175 Jahre Schwarz-Rot-Gold

■ Burschenschafter halten an Deutschen Grenzen von 1937 fest / In der DDR gibt es mittlerweile achtzehn Verbindungen / Rechtsextremismus-Vorwürfe wurden zurückgewiesen

Berlin (taz) - Die „Wiege von Schwarz-Rot-Gold“ wird gerettet. Die Wiege, das ist der Gasthof „Zur grünen Tanne“, wo gestern vor genau 175 Jahren in Jena die „Urburschenschaft“ gegründet wurde. Und der Retter, das ist die „Deutsche Burschenschaft“ (DB), mit 130 Verbindungen der zweitgrößte Dachverband der korporierten Burschenschafter, der das historische Gasthaus am Stadtrand von Jena dem Abrißbagger abgetrotzt hat.

175 Jahre nach Gründung gibt es viel zu feiern: Als Gesamtverband „nach 40 Jahren Exil“ an die Wiege der Entstehung nach „Mitteldeutschland“ zurückkehren zu können, die Entstehung von bisher 18 eigenständigen Verbindungen in der DDR bejubeln und nicht zuletzt den Tag der deutschen Einheit am 17. Juni auf der Wartburg feiern zu können.

1815 habe es gegolten, die napoleonischen Fremdherrschaft abzustreifen, erklärten gestern drei der „Alten Herren“ von der Deutschen Burschenschaft bei einer Pressekonferenz in Ost-Berlin. Sie sahen historische Parallelen. Jetzt gehe es darum, das alte SED-Regime vollständig abzuschaffen.

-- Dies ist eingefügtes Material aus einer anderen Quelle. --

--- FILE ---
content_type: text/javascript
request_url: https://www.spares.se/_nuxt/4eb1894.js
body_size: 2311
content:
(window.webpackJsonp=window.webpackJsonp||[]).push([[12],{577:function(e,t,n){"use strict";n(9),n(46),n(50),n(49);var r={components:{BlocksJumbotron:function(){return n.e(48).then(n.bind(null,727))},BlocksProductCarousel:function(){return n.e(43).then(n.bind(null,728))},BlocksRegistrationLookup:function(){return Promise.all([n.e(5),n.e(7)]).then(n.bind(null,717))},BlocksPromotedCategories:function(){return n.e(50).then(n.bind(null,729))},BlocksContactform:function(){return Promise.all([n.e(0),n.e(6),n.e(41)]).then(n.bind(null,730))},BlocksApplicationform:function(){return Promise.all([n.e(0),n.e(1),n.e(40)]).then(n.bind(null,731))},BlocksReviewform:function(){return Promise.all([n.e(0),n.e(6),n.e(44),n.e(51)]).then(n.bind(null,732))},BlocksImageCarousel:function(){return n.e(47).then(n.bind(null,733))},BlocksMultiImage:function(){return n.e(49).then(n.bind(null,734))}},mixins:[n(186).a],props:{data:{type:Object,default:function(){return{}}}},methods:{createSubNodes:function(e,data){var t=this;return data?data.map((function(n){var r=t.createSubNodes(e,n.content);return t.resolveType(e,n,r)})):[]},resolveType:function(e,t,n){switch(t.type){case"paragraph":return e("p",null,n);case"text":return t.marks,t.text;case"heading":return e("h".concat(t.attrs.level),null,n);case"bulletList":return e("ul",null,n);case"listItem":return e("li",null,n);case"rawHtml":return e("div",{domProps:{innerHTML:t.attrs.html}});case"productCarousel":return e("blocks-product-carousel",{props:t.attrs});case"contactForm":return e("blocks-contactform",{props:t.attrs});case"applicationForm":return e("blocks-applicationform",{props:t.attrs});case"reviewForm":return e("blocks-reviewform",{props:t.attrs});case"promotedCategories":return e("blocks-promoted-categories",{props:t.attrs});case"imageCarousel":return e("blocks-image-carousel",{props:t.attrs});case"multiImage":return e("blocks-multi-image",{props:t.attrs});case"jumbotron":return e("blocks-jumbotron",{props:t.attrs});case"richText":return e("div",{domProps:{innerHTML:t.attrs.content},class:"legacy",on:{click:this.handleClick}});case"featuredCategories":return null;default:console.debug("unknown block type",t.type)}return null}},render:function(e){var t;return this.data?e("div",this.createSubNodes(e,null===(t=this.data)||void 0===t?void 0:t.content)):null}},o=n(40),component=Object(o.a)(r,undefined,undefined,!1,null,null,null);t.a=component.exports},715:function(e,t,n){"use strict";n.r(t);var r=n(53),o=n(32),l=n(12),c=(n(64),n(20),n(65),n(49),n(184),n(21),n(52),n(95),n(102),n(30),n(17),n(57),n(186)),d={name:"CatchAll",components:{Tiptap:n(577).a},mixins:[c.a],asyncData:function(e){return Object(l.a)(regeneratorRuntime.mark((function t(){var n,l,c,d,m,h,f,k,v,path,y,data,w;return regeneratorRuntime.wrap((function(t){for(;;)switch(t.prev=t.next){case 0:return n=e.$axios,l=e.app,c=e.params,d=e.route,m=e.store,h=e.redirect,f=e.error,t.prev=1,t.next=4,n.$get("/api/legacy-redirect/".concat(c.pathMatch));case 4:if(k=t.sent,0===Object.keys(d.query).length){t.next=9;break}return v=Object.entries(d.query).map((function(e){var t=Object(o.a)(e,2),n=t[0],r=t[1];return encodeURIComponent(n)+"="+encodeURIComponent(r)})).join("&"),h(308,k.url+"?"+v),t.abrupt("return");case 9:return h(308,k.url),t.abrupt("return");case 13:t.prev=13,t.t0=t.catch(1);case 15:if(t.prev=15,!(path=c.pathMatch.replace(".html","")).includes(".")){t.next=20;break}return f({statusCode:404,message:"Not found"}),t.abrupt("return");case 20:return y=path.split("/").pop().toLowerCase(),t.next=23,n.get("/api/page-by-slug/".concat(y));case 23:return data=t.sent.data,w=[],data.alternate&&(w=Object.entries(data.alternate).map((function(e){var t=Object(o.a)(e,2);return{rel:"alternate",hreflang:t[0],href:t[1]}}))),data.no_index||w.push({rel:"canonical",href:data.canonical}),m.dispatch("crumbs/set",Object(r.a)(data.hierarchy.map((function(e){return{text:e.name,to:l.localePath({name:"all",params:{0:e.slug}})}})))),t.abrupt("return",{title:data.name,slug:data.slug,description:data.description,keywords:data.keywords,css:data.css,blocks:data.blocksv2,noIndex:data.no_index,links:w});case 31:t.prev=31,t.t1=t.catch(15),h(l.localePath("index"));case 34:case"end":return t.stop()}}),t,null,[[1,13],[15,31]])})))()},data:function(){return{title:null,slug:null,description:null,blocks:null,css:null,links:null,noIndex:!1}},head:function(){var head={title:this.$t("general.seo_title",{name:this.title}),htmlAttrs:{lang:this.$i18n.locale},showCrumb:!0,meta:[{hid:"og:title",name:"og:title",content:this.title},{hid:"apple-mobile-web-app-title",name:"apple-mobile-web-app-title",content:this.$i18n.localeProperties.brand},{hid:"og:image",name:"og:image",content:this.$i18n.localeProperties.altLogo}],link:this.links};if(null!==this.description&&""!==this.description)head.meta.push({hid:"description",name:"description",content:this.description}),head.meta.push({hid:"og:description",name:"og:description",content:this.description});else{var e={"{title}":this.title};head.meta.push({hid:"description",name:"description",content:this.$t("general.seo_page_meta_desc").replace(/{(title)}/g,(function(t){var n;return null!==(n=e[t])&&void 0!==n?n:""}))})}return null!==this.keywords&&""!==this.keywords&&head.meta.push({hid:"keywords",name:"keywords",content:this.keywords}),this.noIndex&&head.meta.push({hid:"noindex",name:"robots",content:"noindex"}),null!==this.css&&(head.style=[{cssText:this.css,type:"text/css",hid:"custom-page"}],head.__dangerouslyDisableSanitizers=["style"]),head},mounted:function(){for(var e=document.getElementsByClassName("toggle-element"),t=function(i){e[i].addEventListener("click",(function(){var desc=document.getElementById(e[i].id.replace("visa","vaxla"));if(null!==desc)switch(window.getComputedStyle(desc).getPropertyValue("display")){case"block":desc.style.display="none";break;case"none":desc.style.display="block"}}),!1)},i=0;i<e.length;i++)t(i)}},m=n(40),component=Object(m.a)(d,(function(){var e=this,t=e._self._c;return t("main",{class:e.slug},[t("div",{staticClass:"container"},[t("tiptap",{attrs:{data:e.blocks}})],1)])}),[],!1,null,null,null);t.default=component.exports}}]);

Wenn am 17. Juni auf der Wartburg gefeiert wird, werden aus Studentenmund wieder einmal alle Strophen des Deutschlandliedes ertönen. „Wir halten an den drei Strophen fest“, erklärten die Verbandchefs, und aus ihrer Sicht mag das ja auch schlüssig erscheinen. Sie hielten auch gestern an einer Wiedervereinigung in den Grenzen von 1937 fest. Beim ersten Wartburgtreffen der Korporierten im vergangenen März war nach Zeitungsberichten aber nicht nur „Deutschland, Deutschland über alles“ gegrölt worden. Die trunkenen Studenten forderten beispielsweise auch den Anschluß Österreichs. Ganz so sei es nicht gewesen, sagte der Sprecher der drei „alten jenaischen Burschenschaften“ Gebietsansprüche seien keinesfalls aufgestellt worden. Er verwahrte sich: „Ich bin es leid, daß uns die Medien in die rechtsextremistische Ecke stellen.“ Wie in jedem Verband gebe es politische Flügel. Der überwiegende Teil der 22.000 „Alten Herren“ und der zwei- bis dreitausend „aktiven“ Studenten bewege sich in der „liberalen Mitte“. Extremismus finde unter den Burschenschaftern nicht statt, das politische Engagement, das von den Mitgliedern gefordert werde, bewege sich ausschließlich auf dem Boden des Grundgesetzes. Man setze sich zwar für die Minderheitenrechte der Deutschen im Ausland ein (wie beispielsweise in Südtirol), von einer staatlichen Vereinigung sei aber nirgends die Rede.